(Stored entries)
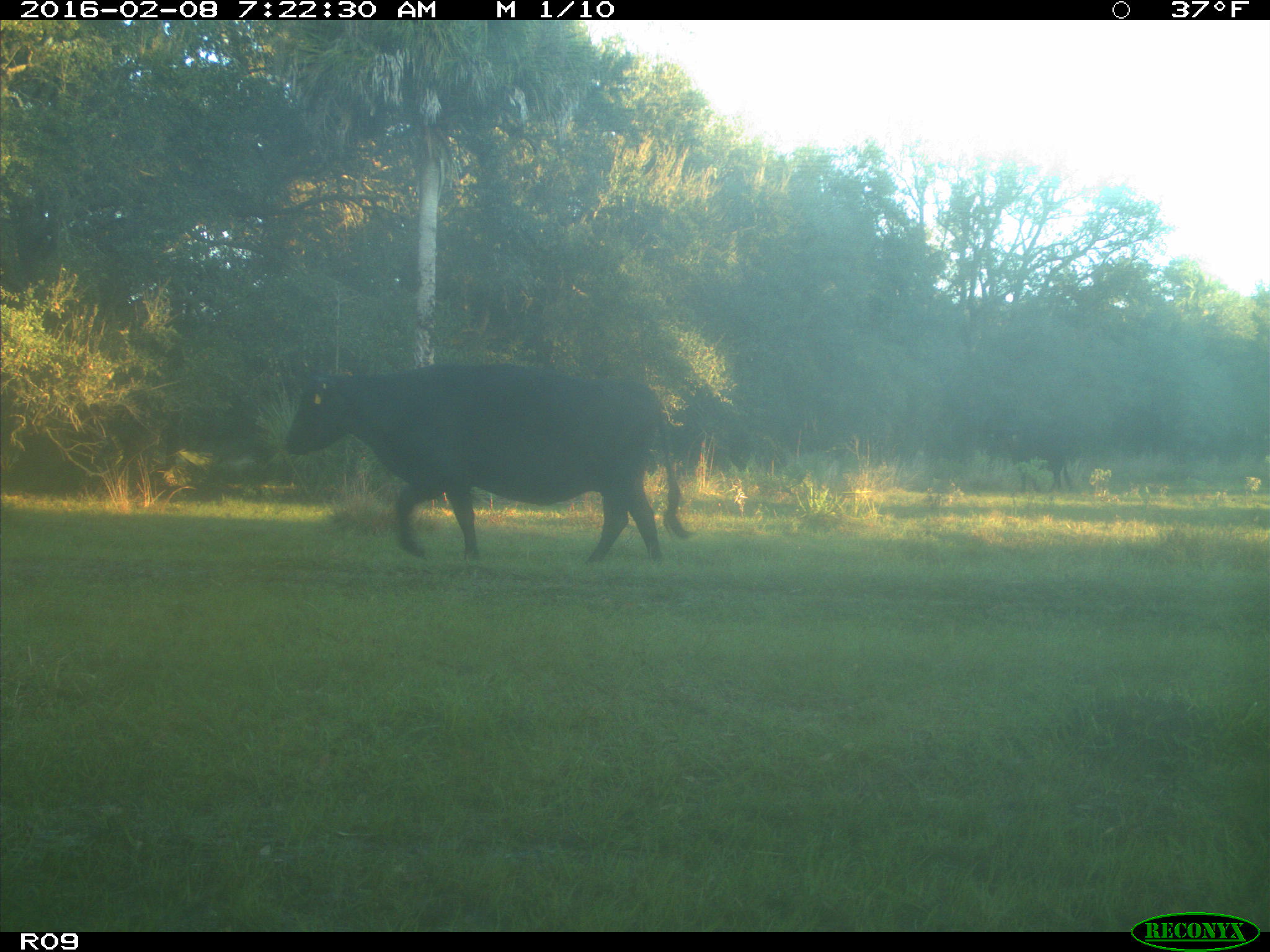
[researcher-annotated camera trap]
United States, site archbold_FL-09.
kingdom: Animalia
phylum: Chordata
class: Mammalia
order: Artiodactyla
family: Bovidae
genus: Bos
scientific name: Bos taurus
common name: domestic cow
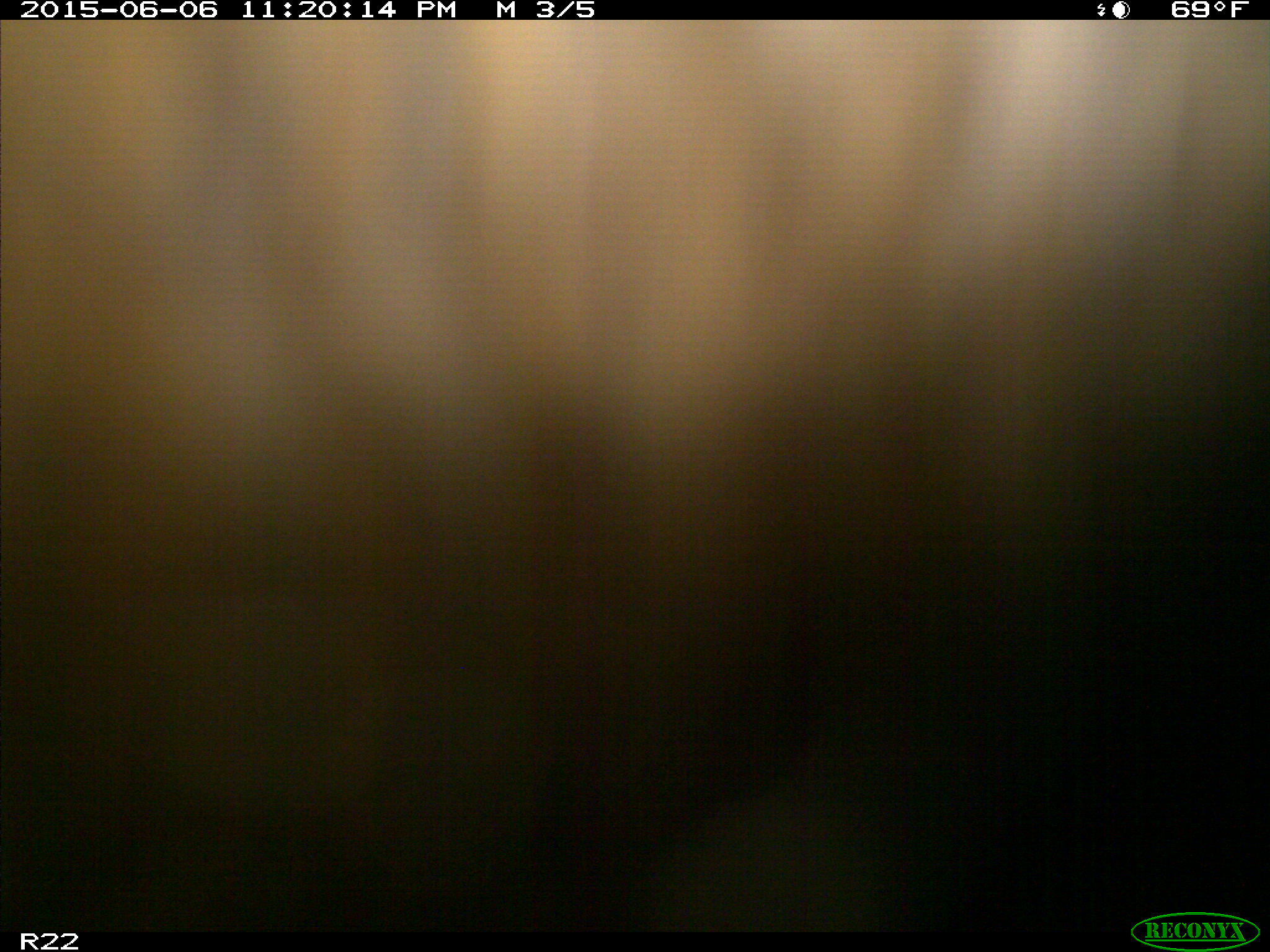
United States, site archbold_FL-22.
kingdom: Animalia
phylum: Chordata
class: Mammalia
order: Artiodactyla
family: Bovidae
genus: Bos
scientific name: Bos taurus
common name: domestic cow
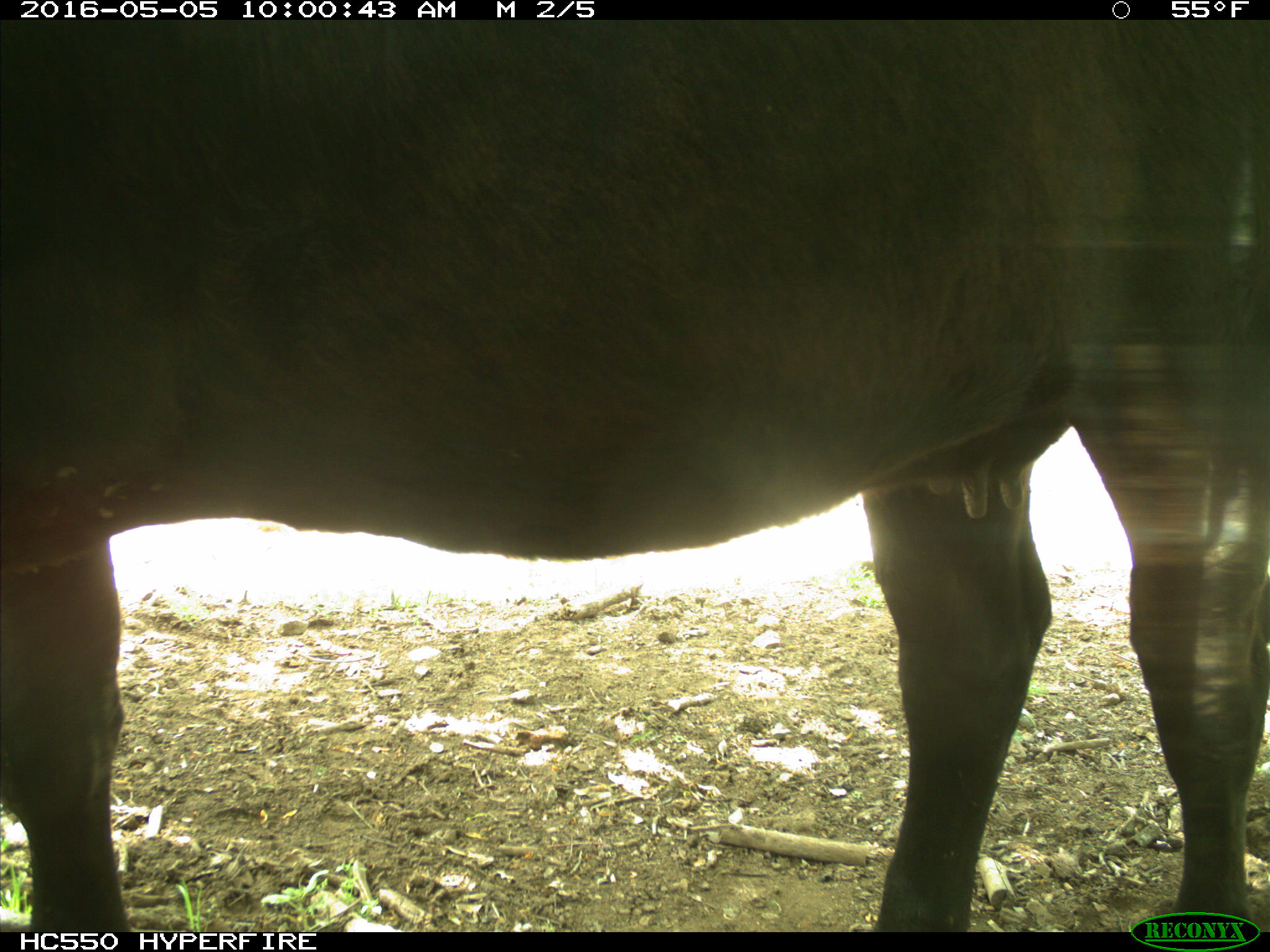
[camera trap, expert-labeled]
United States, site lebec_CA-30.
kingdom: Animalia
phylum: Chordata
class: Mammalia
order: Artiodactyla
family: Bovidae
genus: Bos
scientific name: Bos taurus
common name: domestic cow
Bos taurus (domestic cow).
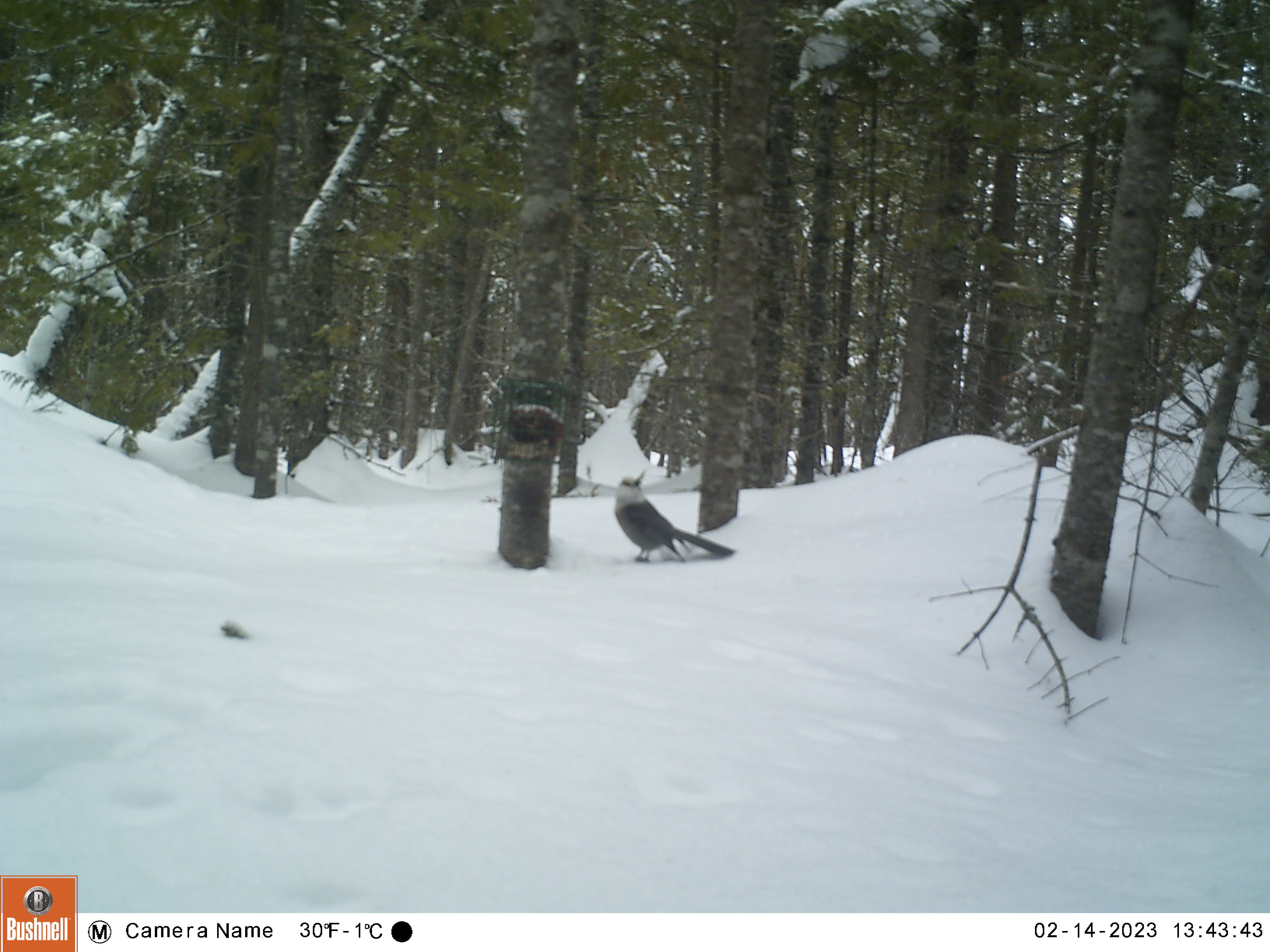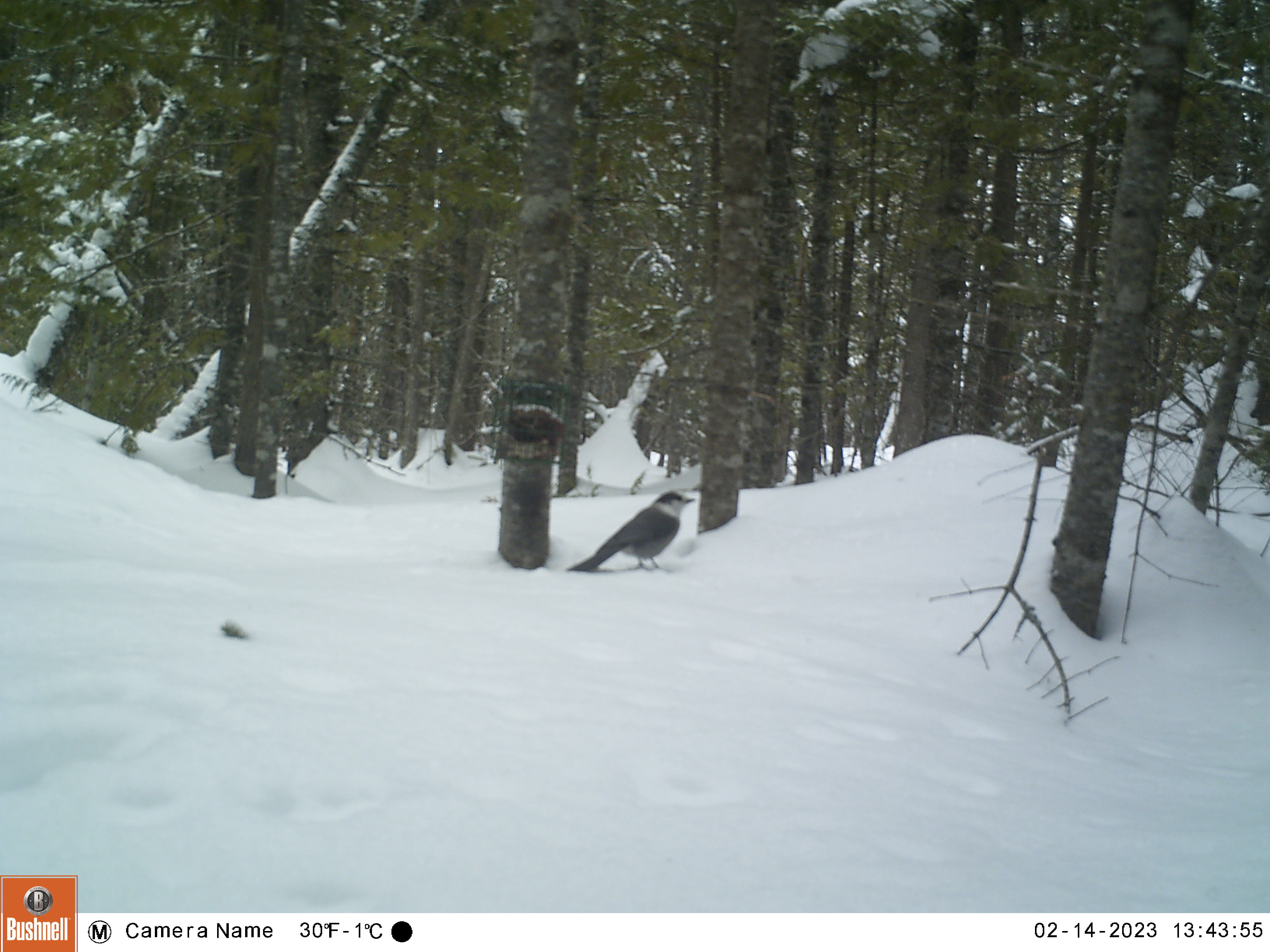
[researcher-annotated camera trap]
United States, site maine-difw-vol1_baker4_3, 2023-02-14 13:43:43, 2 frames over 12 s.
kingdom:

■ **EXERCISE**
The reply must match the records exactly, apart from the pictures, which are left out.

■ **SOLUTION TO THE EXERCISE**
[researcher-annotated camera trap]
United States, site archbold_FL-09.
kingdom: Animalia
phylum: Chordata
class: Mammalia
order: Artiodactyla
family: Bovidae
genus: Bos
scientific name: Bos taurus
common name: domestic cow
United States, site archbold_FL-22.
kingdom: Animalia
phylum: Chordata
class: Mammalia
order: Artiodactyla
family: Bovidae
genus: Bos
scientific name: Bos taurus
common name: domestic cow
[camera trap, expert-labeled]
United States, site lebec_CA-30.
kingdom: Animalia
phylum: Chordata
class: Mammalia
order: Artiodactyla
family: Bovidae
genus: Bos
scientific name: Bos taurus
common name: domestic cow
Bos taurus (domestic cow).
[researcher-annotated camera trap]
United States, site maine-difw-vol1_baker4_3, 2023-02-14 13:43:43, 2 frames over 12 s.
kingdom:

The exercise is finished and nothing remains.